Four additional uniformed officers will be patrolling the downtown area from 10 a.m. to 10 p.m., with a zero-tolerance mandate on crimes for things like littering, drug use and alcohol consumption, Chacon said.
Kristine Mihelcic, the city’s constituent and council services director, said officers have reached out to at least 21 businesses through the operation, and the police department has stationed a mobile video trailer on the Plaza for the last couple of months.
One trailer is currently set up in front of Plaza Cafe, while a second one rotates among locations such as the De Vargas and Railyard parks.
Some critics said the initiative isn’t effective.

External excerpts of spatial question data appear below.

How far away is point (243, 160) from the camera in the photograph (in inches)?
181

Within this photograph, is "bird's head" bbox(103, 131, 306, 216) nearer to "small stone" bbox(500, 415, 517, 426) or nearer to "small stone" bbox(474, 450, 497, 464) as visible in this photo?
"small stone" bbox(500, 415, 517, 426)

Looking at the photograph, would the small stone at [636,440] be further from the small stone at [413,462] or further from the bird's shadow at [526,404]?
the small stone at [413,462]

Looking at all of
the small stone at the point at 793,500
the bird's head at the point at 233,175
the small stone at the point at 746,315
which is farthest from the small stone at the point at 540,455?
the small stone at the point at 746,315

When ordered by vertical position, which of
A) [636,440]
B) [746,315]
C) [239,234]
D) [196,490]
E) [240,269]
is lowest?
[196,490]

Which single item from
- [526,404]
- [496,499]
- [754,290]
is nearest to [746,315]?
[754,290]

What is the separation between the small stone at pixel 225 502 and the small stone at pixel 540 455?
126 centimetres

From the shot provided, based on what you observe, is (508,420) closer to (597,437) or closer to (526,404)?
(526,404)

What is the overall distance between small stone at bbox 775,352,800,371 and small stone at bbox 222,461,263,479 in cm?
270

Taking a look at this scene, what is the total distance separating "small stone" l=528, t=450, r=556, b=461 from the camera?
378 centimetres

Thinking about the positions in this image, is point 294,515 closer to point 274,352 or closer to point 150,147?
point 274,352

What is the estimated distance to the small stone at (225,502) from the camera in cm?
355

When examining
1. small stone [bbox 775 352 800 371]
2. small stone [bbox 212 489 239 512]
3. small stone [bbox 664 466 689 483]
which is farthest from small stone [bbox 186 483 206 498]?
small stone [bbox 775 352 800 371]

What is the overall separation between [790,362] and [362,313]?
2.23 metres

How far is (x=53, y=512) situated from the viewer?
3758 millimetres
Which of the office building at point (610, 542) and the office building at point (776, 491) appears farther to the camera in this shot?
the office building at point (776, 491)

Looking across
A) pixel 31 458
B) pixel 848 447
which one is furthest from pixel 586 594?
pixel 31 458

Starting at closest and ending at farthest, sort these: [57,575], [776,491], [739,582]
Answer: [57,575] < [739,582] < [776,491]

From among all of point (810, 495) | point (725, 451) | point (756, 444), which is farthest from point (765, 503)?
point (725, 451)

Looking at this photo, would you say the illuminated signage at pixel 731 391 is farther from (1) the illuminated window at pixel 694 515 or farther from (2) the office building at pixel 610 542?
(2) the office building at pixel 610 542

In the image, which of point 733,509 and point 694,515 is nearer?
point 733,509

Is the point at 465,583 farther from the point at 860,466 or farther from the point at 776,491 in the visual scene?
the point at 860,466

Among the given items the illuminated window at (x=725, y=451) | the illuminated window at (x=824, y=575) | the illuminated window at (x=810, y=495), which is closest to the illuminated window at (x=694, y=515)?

“If they put that there to be their eyes, it’s not working,” said Michael Gorman, who sells his silver jewelry under the portal at the Palace of the Governors.
Gorman, a longtime member of the Portal Artisan Committee, said theft has always been an issue for Native artists who sell their work at the site, but he also has noticed a decrease in police presence over the years.
“We rely heavily on, you know, the area’s ability to attract tourists and people from outside the state and people from outside the country,” he said. “If things happen that deter that possibility, then what do we have?”
Wendy Kinsolzing said tourists have told her they felt harassed by panhandlers.
But as much as downtown merchants depend on tourists for their livelihoods, so do the people who ask for money.
Standing near a cluster of newspaper racks along the south side of the Plaza, Valentino Mascarenas held a sign saying he was newly homeless.
Mascarenas, a Taos native, said he panhandles on the Plaza because it draws crowds of people who are, for the most part, generous.
“[I’m] doing this on my own accord to survive, and without the help from the public, I really have no chance,” he said.
Mascarenas said he knows some of the people who panhandle can be difficult, but he also experiences harassment.
“We definitely sympathize with the merchants,” said Hank Hughes, executive director of the New Mexico Coalition to End Homelessness. “We think that an approach that tries to meet the real needs of the people who are panhandling might be more effective than just a police approach.”